## GOAL OF THE EXERCISE
Rename "white door" to "wooden door" throughout the lines below, keeping every other word unchanged.

Excerpts from a spatial dataset
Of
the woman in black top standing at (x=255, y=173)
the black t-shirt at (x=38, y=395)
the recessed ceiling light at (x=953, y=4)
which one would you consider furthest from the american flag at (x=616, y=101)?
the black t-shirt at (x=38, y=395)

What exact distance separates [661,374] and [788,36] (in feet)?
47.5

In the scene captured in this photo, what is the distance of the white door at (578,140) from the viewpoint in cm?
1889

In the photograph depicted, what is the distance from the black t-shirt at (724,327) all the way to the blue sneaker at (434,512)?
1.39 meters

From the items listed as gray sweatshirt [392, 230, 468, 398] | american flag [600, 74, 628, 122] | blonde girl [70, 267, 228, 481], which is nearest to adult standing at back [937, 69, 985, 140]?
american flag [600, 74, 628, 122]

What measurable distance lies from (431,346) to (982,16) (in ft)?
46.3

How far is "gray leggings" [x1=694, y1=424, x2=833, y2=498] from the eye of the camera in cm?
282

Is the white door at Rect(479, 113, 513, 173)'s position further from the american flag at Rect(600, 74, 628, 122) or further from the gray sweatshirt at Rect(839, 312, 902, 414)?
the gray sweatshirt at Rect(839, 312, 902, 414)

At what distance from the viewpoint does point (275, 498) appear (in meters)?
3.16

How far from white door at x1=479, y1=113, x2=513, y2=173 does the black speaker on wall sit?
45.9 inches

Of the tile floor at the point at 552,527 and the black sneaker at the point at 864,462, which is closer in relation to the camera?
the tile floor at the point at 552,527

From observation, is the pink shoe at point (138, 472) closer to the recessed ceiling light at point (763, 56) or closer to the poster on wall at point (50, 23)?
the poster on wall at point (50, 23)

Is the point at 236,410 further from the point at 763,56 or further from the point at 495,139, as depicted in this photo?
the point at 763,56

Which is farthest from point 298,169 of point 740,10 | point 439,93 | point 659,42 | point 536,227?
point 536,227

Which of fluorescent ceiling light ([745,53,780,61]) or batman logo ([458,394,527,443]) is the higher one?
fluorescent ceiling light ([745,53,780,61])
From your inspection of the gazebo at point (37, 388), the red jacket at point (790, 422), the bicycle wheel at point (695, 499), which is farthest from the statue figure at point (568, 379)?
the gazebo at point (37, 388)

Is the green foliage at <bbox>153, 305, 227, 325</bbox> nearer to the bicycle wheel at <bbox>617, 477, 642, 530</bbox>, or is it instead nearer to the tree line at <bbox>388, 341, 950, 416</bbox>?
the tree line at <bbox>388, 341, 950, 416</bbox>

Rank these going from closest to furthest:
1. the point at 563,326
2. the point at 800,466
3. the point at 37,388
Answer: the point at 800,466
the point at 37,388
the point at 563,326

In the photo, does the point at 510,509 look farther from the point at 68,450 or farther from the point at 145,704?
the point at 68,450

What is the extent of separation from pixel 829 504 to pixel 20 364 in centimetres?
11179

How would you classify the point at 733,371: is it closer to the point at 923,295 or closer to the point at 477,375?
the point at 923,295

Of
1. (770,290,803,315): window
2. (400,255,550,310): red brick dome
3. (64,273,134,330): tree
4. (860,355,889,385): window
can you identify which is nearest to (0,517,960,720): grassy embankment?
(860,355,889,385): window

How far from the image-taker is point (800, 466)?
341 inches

## THE OUTPUT
Of
the woman in black top standing at (x=255, y=173)
the black t-shirt at (x=38, y=395)
the recessed ceiling light at (x=953, y=4)
which one would you consider furthest from the american flag at (x=616, y=101)?
the black t-shirt at (x=38, y=395)

What exact distance separates [661,374] and [788,36] (in feet)?
47.5

In the scene captured in this photo, what is the distance of the wooden door at (578,140) from the viewpoint in cm?
1889

In the photograph depicted, what is the distance from the black t-shirt at (724,327) all the way to the blue sneaker at (434,512)?
1.39 meters

From the items listed as gray sweatshirt [392, 230, 468, 398] | american flag [600, 74, 628, 122] | blonde girl [70, 267, 228, 481], which is nearest to adult standing at back [937, 69, 985, 140]?
american flag [600, 74, 628, 122]

What measurable distance lies from (431,346) to (982,16) (in ft)?
46.3

How far is "gray leggings" [x1=694, y1=424, x2=833, y2=498] from the eye of the camera in cm?
282

Is the wooden door at Rect(479, 113, 513, 173)'s position further from the american flag at Rect(600, 74, 628, 122) or further from the gray sweatshirt at Rect(839, 312, 902, 414)?
the gray sweatshirt at Rect(839, 312, 902, 414)

At what distance from the viewpoint does point (275, 498) appear (in meters)?
3.16

How far from wooden door at x1=479, y1=113, x2=513, y2=173 does the black speaker on wall sit?
45.9 inches

Of the tile floor at the point at 552,527 and the black sneaker at the point at 864,462, which is closer in relation to the camera?
the tile floor at the point at 552,527

From observation, is the pink shoe at point (138, 472) closer to the recessed ceiling light at point (763, 56) or closer to the poster on wall at point (50, 23)?
the poster on wall at point (50, 23)

Is the point at 236,410 further from the point at 763,56 or further from the point at 495,139, as depicted in this photo?
the point at 763,56

Which is farthest from point 298,169 of point 740,10 | point 439,93 | point 659,42 | point 536,227?
point 536,227

Which of fluorescent ceiling light ([745,53,780,61]) or batman logo ([458,394,527,443]) is the higher one?
fluorescent ceiling light ([745,53,780,61])
From your inspection of the gazebo at point (37, 388), the red jacket at point (790, 422), the bicycle wheel at point (695, 499), which is farthest from the statue figure at point (568, 379)?
the gazebo at point (37, 388)

Is the green foliage at <bbox>153, 305, 227, 325</bbox> nearer to the bicycle wheel at <bbox>617, 477, 642, 530</bbox>, or is it instead nearer to the tree line at <bbox>388, 341, 950, 416</bbox>?
the tree line at <bbox>388, 341, 950, 416</bbox>

Rank these going from closest to furthest:
1. the point at 563,326
2. the point at 800,466
3. the point at 37,388
Answer: the point at 800,466
the point at 37,388
the point at 563,326

In the photo, does the point at 510,509 look farther from the point at 68,450 or farther from the point at 145,704?
the point at 68,450

What is the extent of separation from pixel 829 504 to pixel 20 364 in centimetres?
11179

How would you classify the point at 733,371: is it closer to the point at 923,295 or closer to the point at 477,375?
the point at 923,295

Of
1. (770,290,803,315): window
2. (400,255,550,310): red brick dome
3. (64,273,134,330): tree
4. (860,355,889,385): window
can you identify which is nearest to (0,517,960,720): grassy embankment?
(860,355,889,385): window

How far from the image-taker is point (800, 466)?
341 inches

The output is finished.